> [Provided information]
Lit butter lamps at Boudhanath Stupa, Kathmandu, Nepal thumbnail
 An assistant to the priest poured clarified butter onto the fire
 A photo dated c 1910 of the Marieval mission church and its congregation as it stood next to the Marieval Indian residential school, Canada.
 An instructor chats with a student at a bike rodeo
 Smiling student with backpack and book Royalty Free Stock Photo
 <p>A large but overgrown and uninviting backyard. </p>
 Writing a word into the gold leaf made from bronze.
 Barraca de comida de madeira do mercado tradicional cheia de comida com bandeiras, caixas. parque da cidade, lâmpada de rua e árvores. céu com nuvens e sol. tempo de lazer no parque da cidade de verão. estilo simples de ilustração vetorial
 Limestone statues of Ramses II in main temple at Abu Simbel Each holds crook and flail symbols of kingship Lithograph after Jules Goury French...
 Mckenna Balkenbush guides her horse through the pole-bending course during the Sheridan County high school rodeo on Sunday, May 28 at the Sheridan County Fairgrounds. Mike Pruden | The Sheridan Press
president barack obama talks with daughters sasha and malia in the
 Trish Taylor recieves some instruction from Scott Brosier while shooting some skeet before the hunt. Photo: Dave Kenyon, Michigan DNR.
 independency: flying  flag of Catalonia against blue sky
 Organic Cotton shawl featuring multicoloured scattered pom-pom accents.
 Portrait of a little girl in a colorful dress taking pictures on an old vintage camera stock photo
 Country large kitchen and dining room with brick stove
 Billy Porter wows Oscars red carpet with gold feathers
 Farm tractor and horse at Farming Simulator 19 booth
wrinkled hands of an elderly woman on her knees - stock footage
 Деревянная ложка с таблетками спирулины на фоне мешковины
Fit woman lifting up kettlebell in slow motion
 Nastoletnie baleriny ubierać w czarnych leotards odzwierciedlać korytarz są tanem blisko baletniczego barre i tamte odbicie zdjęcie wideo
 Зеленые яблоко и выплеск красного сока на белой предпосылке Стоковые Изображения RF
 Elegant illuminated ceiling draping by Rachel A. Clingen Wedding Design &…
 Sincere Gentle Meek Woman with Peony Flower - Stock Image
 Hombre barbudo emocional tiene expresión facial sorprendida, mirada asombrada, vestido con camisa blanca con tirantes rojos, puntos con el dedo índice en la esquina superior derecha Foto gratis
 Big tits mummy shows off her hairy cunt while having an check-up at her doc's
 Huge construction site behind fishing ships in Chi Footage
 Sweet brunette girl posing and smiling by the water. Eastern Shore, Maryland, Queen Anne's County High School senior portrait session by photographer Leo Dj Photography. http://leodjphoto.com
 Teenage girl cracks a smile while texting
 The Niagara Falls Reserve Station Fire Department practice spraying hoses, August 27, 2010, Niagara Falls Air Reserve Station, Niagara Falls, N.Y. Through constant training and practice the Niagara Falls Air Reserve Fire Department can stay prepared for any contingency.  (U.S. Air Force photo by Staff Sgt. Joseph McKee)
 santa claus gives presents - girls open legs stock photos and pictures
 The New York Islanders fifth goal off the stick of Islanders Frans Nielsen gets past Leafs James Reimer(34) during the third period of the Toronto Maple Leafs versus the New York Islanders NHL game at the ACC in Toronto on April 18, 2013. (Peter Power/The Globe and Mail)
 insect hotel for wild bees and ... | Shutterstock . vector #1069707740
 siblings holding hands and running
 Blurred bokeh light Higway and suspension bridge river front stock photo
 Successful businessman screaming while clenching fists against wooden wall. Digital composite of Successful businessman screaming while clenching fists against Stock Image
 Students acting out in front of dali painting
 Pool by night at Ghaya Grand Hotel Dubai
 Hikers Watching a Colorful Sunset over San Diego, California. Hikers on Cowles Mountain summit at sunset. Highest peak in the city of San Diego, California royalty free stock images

> [Work order] For every line of the material that holds the word "with", make a copy.

> [Response to the exercise]
 An instructor chats with a student at a bike rodeo
 Smiling student with backpack and book Royalty Free Stock Photo
president barack obama talks with daughters sasha and malia in the
 Country large kitchen and dining room with brick stove
 Billy Porter wows Oscars red carpet with gold feathers
 Sincere Gentle Meek Woman with Peony Flower - Stock Image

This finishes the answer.